In terms of training strategy and model selection, this study focuses on comparing the performance of two generations of mainstream YOLO frameworks, YOLOv5 and YOLOv8, on three scales of Nano (n), Small (s) and Medium (m). YOLOv5 adopts CSPDarknet53 as the backbone network and introduces multi-scale feature fusion in PANet; YOLOv8 improves the CSP module of the backbone, adds a hybrid pyramid structure of FPN+PAN, and upgrades the loss function and training strategy in all aspects. For each sub-model, the backbone parameters are loaded from the official pre-training weights (COCO dataset), and only the detection header and the last two layers of backbone are fine-tuned by using Tab or migration learning to accelerate the convergence and take into account the small target feature migration.

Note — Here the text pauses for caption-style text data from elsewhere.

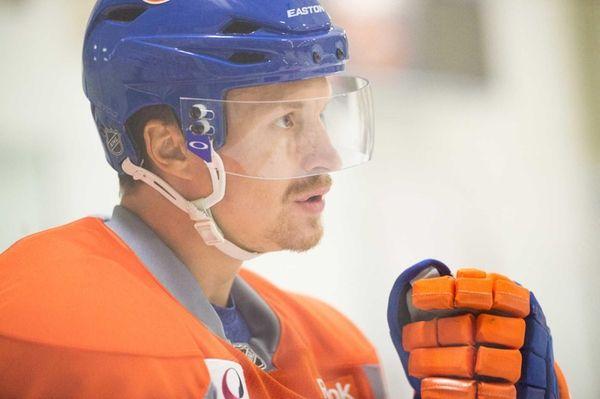 New York Islanders center Mikhail Grabovski (84) during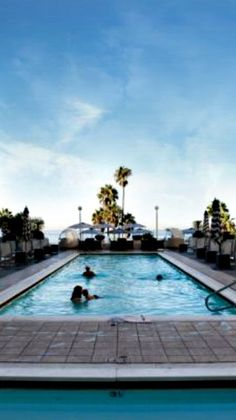 Loew's Santa Monica Beach hotel has an incredible location, within walking distance to the famous Santa Monica Pier & 3rd Street Promenade, which provides great shopping, lots of restaurants and local bars. #santamonica #california #usa #travel #pools #hotels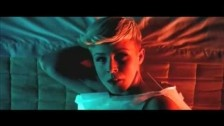 Röyksopp 'The Girl and the Robot' music video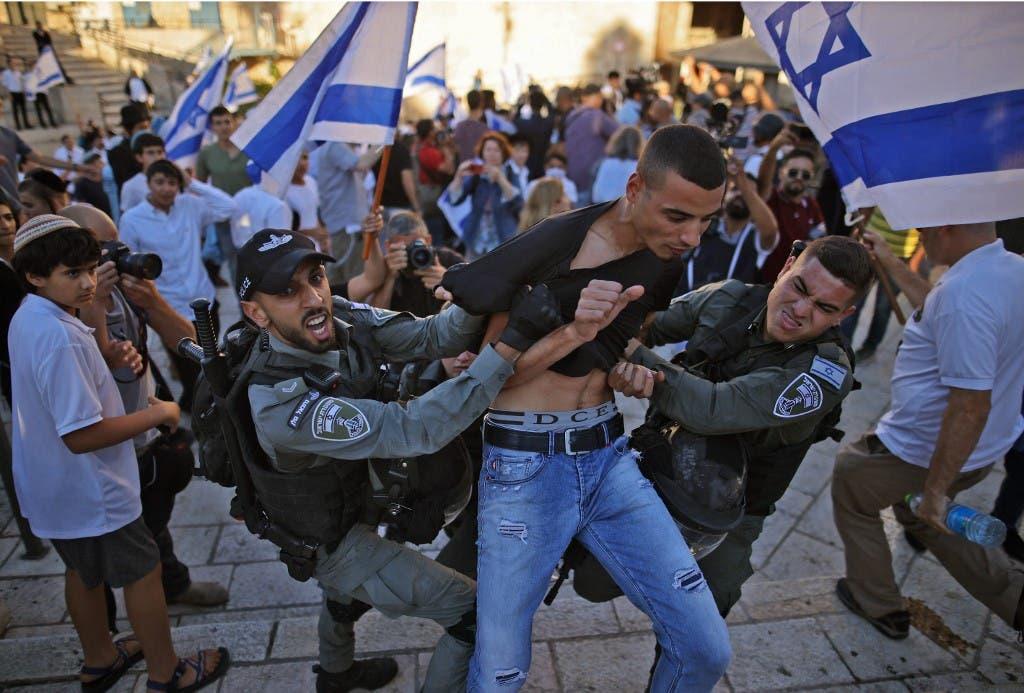 Israel fires tear gas on Gaza border fence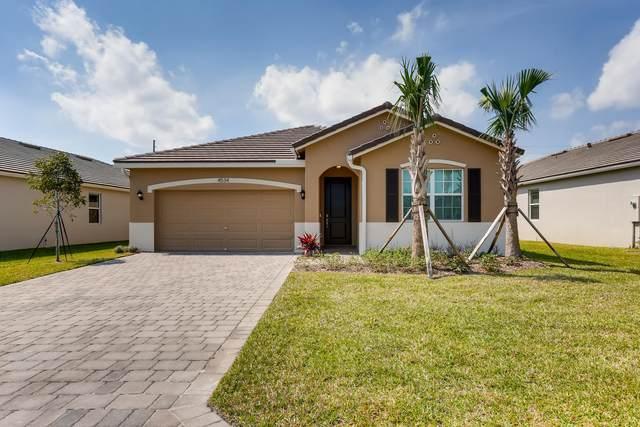 4534 NW King Court, Jensen Beach, FL 34957 (#RX-10537802) :: Ryan Jennings Group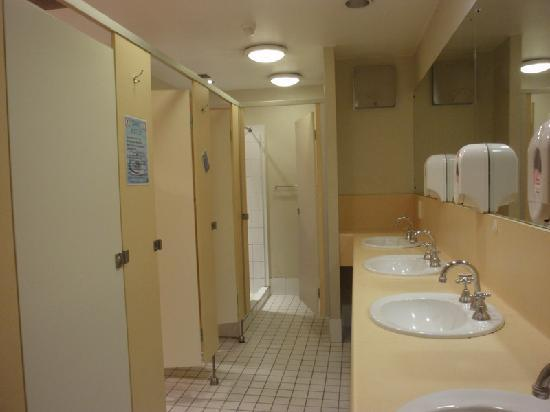 Doppelzimmer picture of canberra city yha canberra for Bathroom girls pic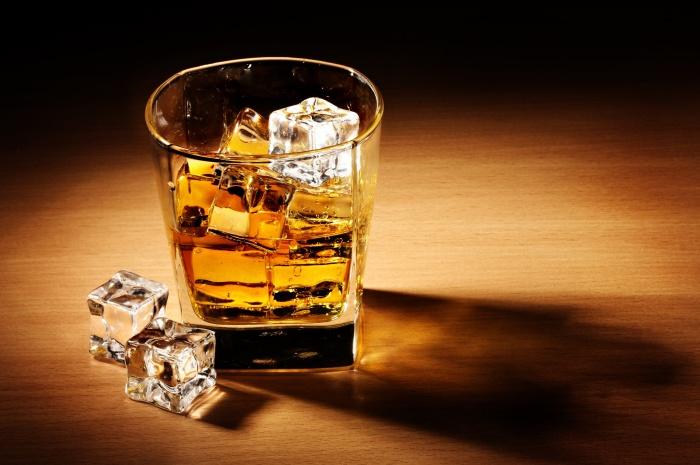 Если никак не обойтись без алкоголя, распивать его не стоит перед самым сном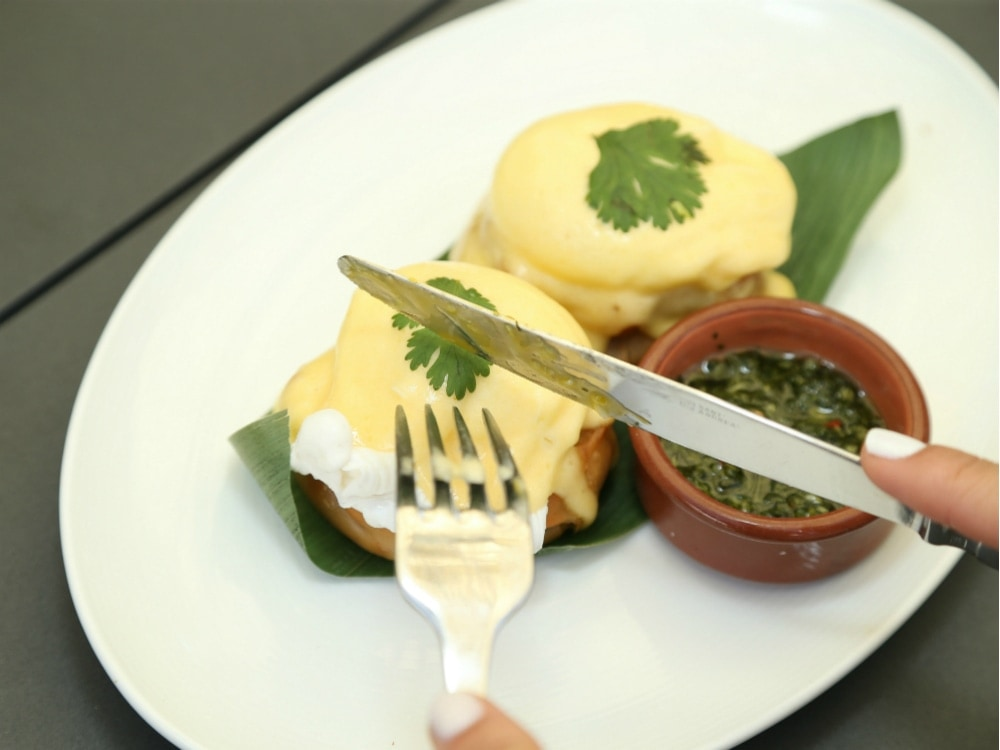 El_Tucumano_Eggs_Benedict_Leynia_2_Photo_Credit_SBE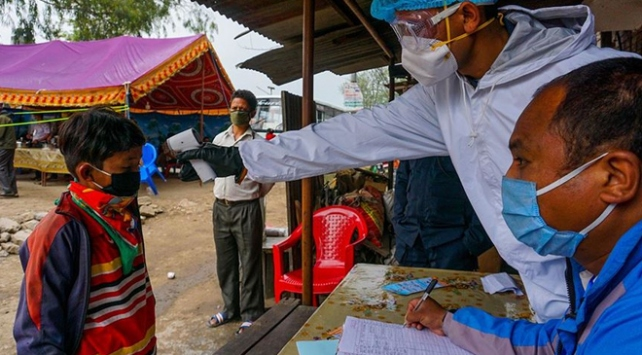 Nepal'de vaka sayısı 4 bin 85'e yükseldi
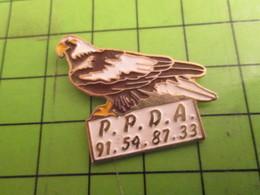 712A Pin's Pins / Rare Et De Belle Qualité / THEME  ANIMAUX / OISEAU AIGLE PPDA Mais Pas Poivre D'Arvor - Animals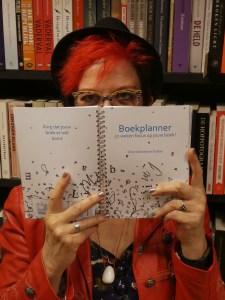 Jolanda Pikkaart met de Boekplanner research non-fictie boek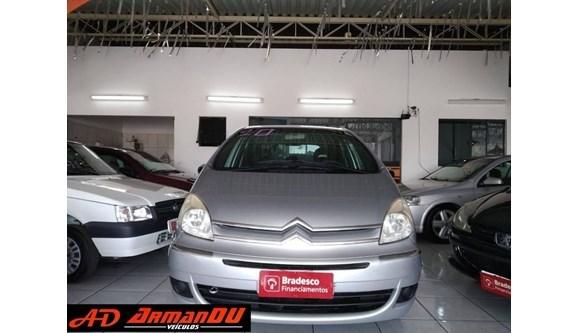 //www.autoline.com.br/carro/citroen/xsara-picasso-16-glx-16v-flex-4p-manual/2010/votorantim-sp/13477940
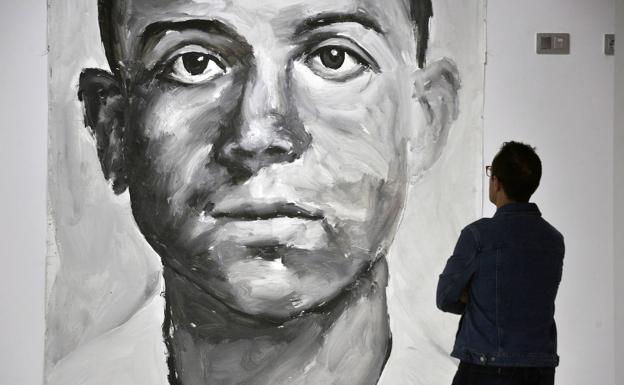 Presentación de la exposición 'Curiosidades de Miguel Hernández', durante la mañana de este jueves./Vicente Vicéns / AGM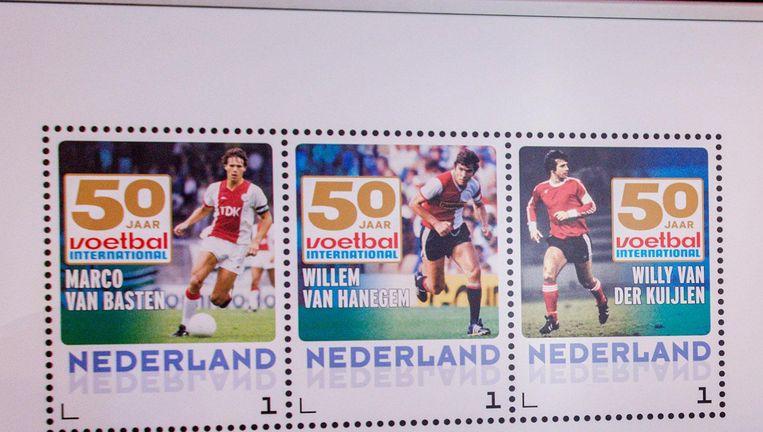Postzegels ter ere van het 50-jarig bestaan van Voetbal International in 2015. Beeld anp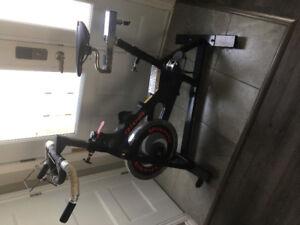 Vélo de spinning à vendre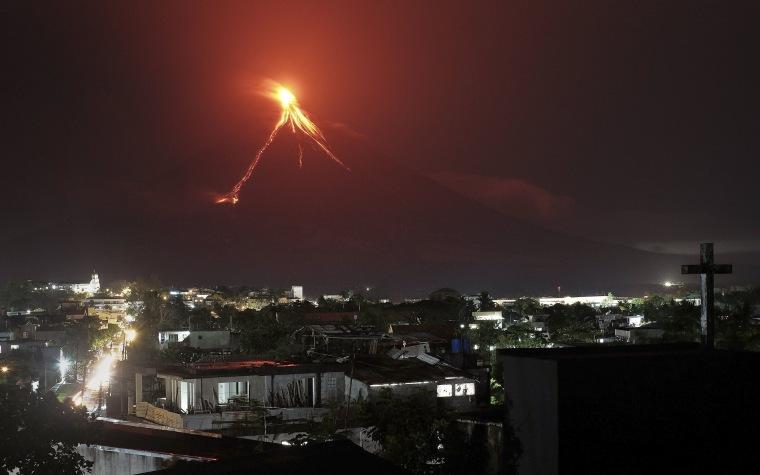 Image:Erupting Mayon volcano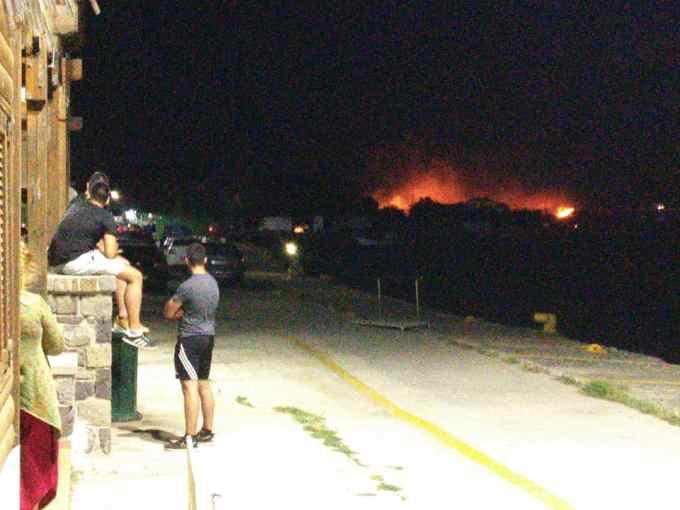 """(Video) Update. Sute de români blocați în Grecia. Au izbucnit incendii. Mihaela: """"Ce putem face? Are cineva vreo idee?? Sunt in portul de pe insula Samothraki (Grecia) de ieri dimineață de la 8. Trebuia sa avem ..."""" 2"""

The specific training hyperparameters are set as follows: the total number of training rounds is 100, the initial learning rate is set to 0.01, which is reduced to 1e-5 by using the cosine annealing scheduler (CosineAnnealingLR); the optimizer is selected as the SGD (momentum 0.937, weight decay 5e-4), and the linear warm-up is used in the first 10 rounds to linearly increase the learning rate from 1e-5 to 0.01; the number of samples per batch batch size (batch size) is 16, and the input images are uniformly adjusted to 640×640 pixels; the data enhancement module includes: random horizontal flip (p=0.5), random perturbation of color temperature/saturation/contrast (p=0.3), Mosaic splicing (p=0.5), MixUp blending (p=0.3), random affine transformations (±10° rotation, ±10% scaling, ±5% panning). The weights are saved every 5 epochs during the training process, and a mAP computation is performed on the validation set for early stopping determination and optimal weight rollback.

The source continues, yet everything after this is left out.